Heure d’hiver

​Si l’on m’en croyait, et me basant sur mes quarante et une années d’expérience, depuis 1976, date du premier passage à l’heure d’hiver, toutes les journées auraient vingt-cinq heures. Ce passage m’est à chaque fois délicieux. Les soixante minutes supplémentaires qui nous sont officiellement octroyées sont de la liberté pure, comme une bulle hors du temps, je veux dire en dehors de nos emplois du temps habituels, échappant aux obligations, se soustrayant à la routine, et dont on peut faire ce qu’on veut, — le plus judicieux étant, à mon avis, de n’en faire rien.

La journée qui précède, et qui est par convention un samedi, est en général agréable. On sait qu’on peut la faire durer, veiller tard, prendre son temps.
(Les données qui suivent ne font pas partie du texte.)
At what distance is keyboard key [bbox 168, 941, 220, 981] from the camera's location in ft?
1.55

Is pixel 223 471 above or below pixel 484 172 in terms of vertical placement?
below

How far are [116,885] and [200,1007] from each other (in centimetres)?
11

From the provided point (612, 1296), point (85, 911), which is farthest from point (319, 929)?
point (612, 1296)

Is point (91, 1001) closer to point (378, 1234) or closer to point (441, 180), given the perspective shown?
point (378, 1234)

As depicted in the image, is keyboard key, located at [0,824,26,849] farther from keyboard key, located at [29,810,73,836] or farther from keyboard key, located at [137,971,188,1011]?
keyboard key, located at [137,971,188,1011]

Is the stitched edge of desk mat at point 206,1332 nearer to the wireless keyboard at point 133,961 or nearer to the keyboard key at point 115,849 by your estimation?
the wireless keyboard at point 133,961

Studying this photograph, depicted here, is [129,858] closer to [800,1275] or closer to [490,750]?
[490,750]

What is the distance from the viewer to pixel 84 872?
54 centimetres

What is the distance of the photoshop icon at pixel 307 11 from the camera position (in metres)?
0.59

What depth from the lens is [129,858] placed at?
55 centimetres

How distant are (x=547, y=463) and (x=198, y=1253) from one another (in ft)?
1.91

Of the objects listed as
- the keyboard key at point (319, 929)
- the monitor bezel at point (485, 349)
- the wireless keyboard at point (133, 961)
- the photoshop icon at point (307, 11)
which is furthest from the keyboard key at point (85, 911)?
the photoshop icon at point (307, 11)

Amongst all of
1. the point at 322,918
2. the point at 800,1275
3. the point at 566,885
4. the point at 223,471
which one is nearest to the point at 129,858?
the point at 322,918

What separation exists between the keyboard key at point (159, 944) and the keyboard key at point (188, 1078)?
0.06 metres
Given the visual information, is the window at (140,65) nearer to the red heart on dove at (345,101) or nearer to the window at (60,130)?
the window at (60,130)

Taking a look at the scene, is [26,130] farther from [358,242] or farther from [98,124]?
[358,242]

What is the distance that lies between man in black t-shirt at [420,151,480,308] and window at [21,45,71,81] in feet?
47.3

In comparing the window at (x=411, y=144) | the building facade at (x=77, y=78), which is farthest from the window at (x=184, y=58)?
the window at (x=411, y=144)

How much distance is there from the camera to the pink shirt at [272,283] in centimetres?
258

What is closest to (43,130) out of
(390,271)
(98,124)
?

Le lendemain, nos organismes, toujours calés sur l’horaire des mois d’été, ont la satisfaction de découvrir qu’ils peuvent dormir une heure de plus. (C’est l’occasion pour chacun de nous de nous initier au plaisir de Montaigne, qui, ne voulant pas jouir du sommeil sans le connaître, se faisait réveiller avant l’heure pour le simple bonheur de se rendormir.)

Hélas, les douceurs de cette heure surnuméraire ne se prolongent pas au-delà de l’après-midi du dimanche, lequel bascule très vite dans la nuit et nous plonge d’un coup dans l’hiver, si bien que ce qu’on a à nouveau de mieux à faire est de retrouver son lit sans se soucier de l’horaire, et de se laisser aller, sous sa couette, au repos, ou à ce qu’on voudra.